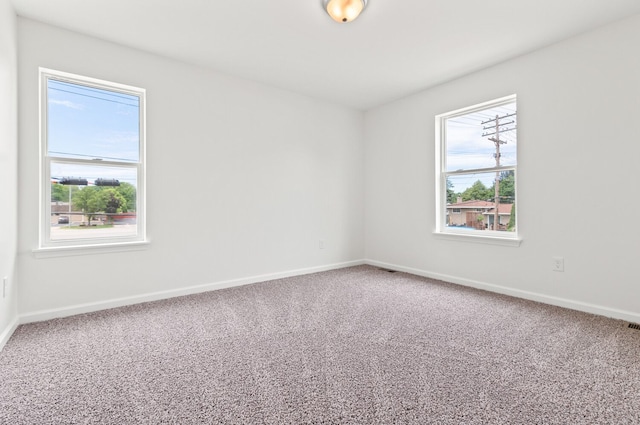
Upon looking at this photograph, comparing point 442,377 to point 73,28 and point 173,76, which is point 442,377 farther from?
point 73,28

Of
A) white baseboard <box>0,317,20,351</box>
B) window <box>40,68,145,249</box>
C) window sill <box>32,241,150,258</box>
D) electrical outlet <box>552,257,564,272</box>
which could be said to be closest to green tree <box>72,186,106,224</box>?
window <box>40,68,145,249</box>

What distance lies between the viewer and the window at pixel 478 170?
3305 millimetres

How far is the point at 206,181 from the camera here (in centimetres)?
338

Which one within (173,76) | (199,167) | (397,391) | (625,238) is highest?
(173,76)

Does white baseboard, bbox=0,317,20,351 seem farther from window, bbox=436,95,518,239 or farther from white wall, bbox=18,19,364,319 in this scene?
window, bbox=436,95,518,239

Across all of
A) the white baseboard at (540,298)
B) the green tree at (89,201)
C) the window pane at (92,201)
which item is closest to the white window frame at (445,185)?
the white baseboard at (540,298)

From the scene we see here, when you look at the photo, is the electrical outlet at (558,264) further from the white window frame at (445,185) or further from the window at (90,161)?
the window at (90,161)

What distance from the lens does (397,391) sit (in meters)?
1.56

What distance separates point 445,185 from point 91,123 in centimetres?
388

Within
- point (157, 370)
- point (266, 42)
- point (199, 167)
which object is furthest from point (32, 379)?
point (266, 42)

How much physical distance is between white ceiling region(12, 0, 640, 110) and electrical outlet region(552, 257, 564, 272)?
199 cm

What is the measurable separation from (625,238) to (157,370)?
11.6ft

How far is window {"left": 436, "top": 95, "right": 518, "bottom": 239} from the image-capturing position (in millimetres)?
3305

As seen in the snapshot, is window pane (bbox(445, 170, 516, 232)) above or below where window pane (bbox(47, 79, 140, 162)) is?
below
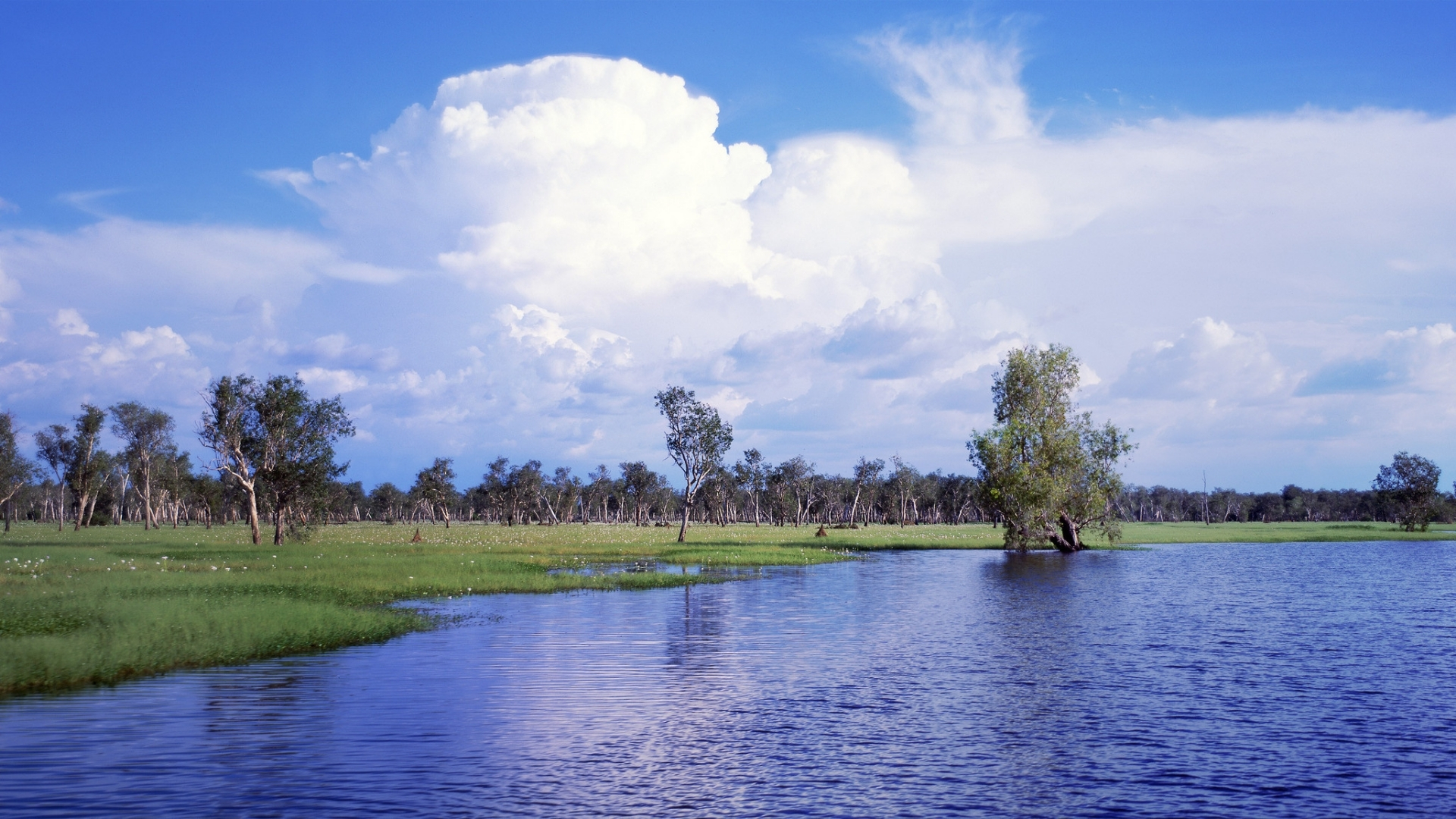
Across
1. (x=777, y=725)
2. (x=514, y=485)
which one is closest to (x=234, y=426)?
(x=777, y=725)

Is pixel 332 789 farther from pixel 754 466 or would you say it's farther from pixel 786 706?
pixel 754 466

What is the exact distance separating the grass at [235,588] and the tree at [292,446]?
420cm

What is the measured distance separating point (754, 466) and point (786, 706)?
178 metres

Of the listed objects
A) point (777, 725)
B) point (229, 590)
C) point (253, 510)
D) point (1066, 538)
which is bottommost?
point (777, 725)

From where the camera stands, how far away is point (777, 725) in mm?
18781

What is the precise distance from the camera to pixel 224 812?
43.3 feet

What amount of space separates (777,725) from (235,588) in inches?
Result: 1067

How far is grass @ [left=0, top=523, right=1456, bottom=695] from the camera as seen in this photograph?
22.6 meters

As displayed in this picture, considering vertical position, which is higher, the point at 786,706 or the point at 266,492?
the point at 266,492

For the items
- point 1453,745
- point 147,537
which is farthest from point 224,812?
point 147,537

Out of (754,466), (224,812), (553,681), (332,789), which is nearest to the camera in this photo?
(224,812)

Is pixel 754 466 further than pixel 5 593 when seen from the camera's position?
Yes

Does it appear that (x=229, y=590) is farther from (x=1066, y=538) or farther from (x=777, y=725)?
(x=1066, y=538)

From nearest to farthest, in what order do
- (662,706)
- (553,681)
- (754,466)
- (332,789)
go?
(332,789) → (662,706) → (553,681) → (754,466)
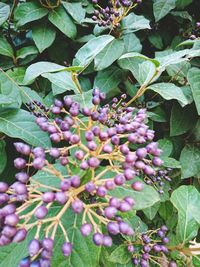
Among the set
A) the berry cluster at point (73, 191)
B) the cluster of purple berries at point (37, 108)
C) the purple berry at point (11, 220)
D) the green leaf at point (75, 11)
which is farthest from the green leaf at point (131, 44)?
the purple berry at point (11, 220)

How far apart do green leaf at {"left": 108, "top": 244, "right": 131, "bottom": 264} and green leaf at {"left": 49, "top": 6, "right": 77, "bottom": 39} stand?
0.97 meters

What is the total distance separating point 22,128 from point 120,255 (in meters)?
0.53

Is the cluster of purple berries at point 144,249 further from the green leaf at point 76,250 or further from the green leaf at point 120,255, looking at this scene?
the green leaf at point 76,250

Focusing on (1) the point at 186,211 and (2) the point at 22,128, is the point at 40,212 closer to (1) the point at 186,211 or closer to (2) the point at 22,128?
(2) the point at 22,128

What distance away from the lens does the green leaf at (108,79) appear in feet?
5.23

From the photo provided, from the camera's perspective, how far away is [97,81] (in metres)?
1.61

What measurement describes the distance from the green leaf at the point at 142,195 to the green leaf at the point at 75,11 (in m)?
0.98

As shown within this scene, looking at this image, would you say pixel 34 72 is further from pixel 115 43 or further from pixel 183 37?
pixel 183 37

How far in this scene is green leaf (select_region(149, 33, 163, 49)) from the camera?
6.46 feet

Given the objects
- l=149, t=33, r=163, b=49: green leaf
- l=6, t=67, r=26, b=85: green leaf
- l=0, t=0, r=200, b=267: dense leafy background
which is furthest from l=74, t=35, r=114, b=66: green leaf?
l=149, t=33, r=163, b=49: green leaf

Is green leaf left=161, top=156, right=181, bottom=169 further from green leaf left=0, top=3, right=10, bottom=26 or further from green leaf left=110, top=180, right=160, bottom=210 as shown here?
green leaf left=0, top=3, right=10, bottom=26

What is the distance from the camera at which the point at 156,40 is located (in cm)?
198

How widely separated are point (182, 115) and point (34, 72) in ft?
2.33

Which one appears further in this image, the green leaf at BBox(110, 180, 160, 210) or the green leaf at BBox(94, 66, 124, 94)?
the green leaf at BBox(94, 66, 124, 94)
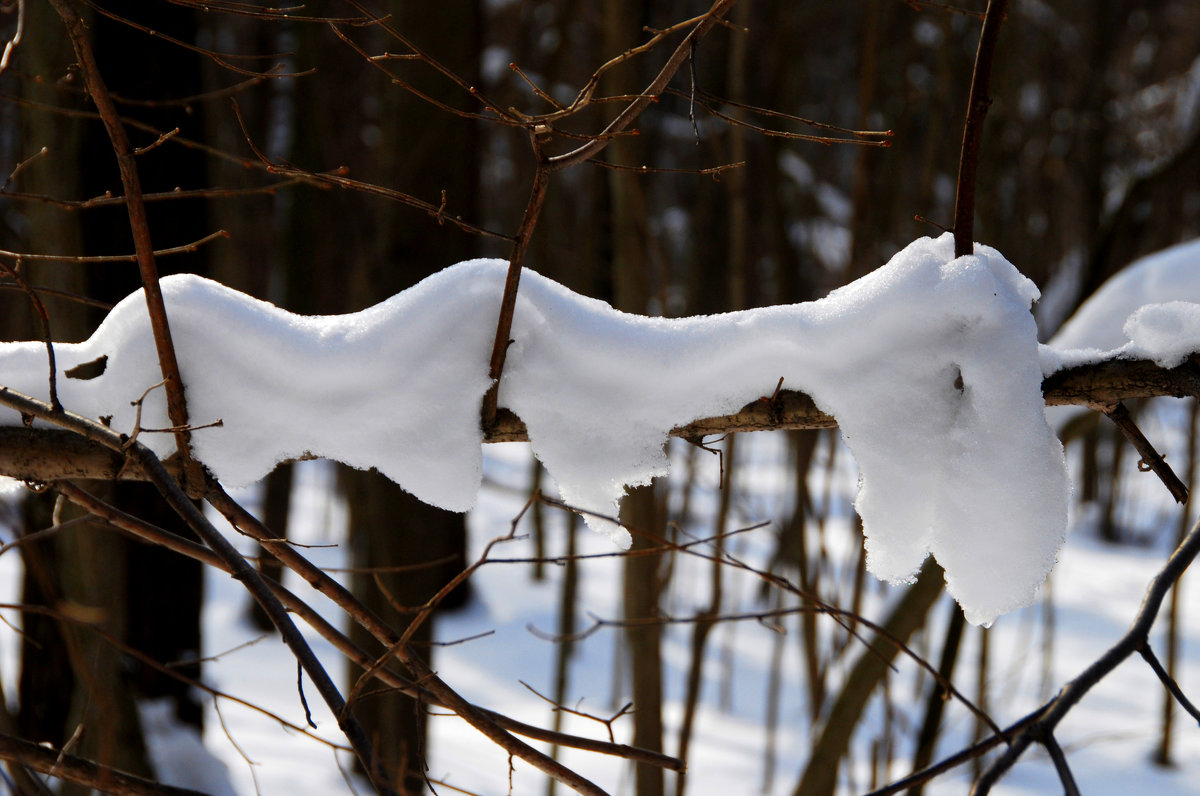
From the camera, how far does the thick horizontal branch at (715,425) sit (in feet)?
3.58

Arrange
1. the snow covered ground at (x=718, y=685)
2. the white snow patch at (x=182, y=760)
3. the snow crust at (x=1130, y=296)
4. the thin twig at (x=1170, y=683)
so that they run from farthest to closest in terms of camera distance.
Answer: the snow covered ground at (x=718, y=685) → the white snow patch at (x=182, y=760) → the snow crust at (x=1130, y=296) → the thin twig at (x=1170, y=683)

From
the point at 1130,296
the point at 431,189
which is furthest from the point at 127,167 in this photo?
the point at 431,189

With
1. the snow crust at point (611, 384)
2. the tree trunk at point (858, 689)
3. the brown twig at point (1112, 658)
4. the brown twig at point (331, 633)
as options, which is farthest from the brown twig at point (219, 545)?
the tree trunk at point (858, 689)

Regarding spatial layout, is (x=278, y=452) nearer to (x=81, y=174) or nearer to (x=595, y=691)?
(x=81, y=174)

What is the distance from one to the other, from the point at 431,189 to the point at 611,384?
2908mm

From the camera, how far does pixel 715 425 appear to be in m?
1.16

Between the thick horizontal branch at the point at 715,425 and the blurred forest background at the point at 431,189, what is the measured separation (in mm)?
158

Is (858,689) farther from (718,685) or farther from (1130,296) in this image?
(718,685)

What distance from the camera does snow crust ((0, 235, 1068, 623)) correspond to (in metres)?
1.13

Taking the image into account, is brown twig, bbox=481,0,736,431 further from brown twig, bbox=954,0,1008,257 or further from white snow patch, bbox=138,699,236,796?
white snow patch, bbox=138,699,236,796

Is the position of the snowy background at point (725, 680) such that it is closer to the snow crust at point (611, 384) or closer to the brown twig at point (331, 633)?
the snow crust at point (611, 384)

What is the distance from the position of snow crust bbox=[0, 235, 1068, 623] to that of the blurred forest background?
21cm

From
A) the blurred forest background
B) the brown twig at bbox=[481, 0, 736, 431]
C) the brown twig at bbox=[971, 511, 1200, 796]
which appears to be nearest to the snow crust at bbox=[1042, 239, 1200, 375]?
the blurred forest background

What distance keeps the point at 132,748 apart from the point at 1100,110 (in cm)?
570
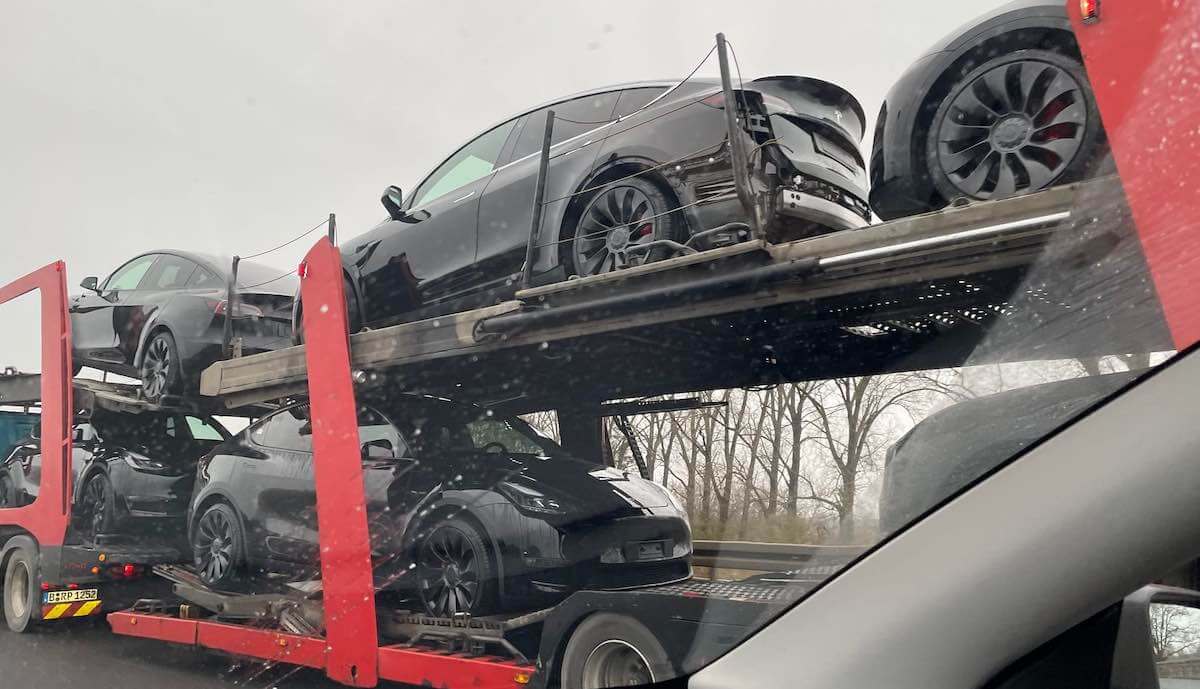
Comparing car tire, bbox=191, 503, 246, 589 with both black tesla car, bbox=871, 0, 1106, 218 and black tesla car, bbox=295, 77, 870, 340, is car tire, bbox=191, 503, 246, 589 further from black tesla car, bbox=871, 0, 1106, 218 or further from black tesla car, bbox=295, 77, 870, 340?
black tesla car, bbox=871, 0, 1106, 218

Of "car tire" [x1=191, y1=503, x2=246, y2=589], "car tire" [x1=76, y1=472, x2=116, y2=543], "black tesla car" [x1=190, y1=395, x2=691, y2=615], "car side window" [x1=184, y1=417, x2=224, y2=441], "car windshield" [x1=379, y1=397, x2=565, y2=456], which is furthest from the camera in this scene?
"car tire" [x1=76, y1=472, x2=116, y2=543]

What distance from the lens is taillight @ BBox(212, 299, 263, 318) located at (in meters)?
3.49

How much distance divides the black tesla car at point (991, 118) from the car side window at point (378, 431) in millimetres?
1611

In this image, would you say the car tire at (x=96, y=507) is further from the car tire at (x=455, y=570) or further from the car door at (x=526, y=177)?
the car door at (x=526, y=177)

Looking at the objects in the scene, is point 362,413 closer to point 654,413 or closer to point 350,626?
point 350,626

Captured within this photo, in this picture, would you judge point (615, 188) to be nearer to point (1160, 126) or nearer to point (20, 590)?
point (1160, 126)

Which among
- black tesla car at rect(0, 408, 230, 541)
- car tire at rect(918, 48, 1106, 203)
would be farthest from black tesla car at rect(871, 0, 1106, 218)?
black tesla car at rect(0, 408, 230, 541)

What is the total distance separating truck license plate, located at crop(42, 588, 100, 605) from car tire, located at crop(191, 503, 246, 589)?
3.47ft

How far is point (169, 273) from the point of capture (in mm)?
3605

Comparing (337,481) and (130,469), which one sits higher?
(130,469)

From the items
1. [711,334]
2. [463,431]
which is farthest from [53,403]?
[711,334]

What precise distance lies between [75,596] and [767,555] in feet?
12.6

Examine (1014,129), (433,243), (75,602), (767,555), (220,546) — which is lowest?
(75,602)

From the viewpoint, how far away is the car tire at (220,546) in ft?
11.1
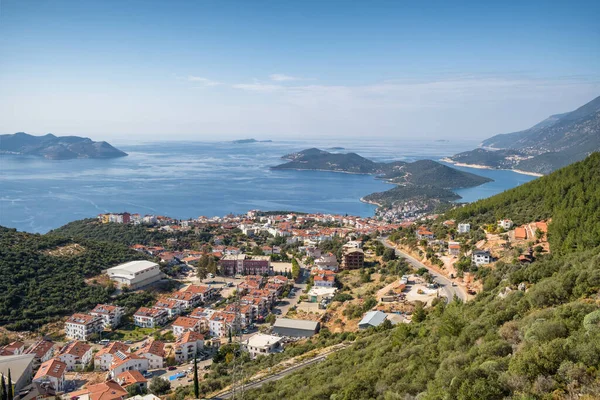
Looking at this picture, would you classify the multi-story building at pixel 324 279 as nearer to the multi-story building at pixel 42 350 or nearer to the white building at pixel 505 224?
the white building at pixel 505 224

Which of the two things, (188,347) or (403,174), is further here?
(403,174)

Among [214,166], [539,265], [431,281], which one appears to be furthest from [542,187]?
[214,166]

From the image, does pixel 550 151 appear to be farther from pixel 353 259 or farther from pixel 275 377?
pixel 275 377

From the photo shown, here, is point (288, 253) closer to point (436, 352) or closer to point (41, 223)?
point (436, 352)

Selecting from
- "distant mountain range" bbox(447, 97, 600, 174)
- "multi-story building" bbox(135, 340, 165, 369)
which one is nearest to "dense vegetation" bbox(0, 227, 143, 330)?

#####

## PROBLEM TO SOLVE
Reproduce, word for word, every line from the one that contains "Which among" to the end of the data, including both ends; omit all pictures.

## SOLUTION BELOW
Which among
- black tesla car at rect(0, 408, 230, 541)
- car tire at rect(918, 48, 1106, 203)
would be farthest from black tesla car at rect(871, 0, 1106, 218)?
black tesla car at rect(0, 408, 230, 541)

What is the total distance separating truck license plate, located at crop(42, 588, 100, 605) from car tire, located at crop(191, 503, 246, 589)?
3.47ft

How far is point (169, 273) from the point of capture (in mm)?
3605

Comparing (337,481) and (130,469), which one sits higher?
(130,469)

From the items
1. [711,334]
2. [463,431]
which is farthest from [53,403]?
[711,334]

What precise distance lies between [75,596] and [767,555] in feet?
12.6

Examine (1014,129), (433,243), (75,602), (767,555), (220,546) — which is lowest?
(75,602)

From the viewpoint, how far away is the car tire at (220,546) in ft?
11.1
Looking at this picture, would you classify the multi-story building at pixel 324 279 as nearer to the multi-story building at pixel 42 350 or nearer to the white building at pixel 505 224?
the white building at pixel 505 224

Which of the two things, (188,347) or (403,174), is further here?
(403,174)

Among [214,166], [539,265], [431,281], which one appears to be furthest from [542,187]?
[214,166]

From the image, does pixel 550 151 appear to be farther from pixel 353 259 or farther from pixel 275 377?
pixel 275 377

From the photo shown, here, is point (288, 253) closer to point (436, 352) or closer to point (41, 223)?
point (436, 352)

Selecting from
- "distant mountain range" bbox(447, 97, 600, 174)
- "multi-story building" bbox(135, 340, 165, 369)
which one is nearest to "dense vegetation" bbox(0, 227, 143, 330)?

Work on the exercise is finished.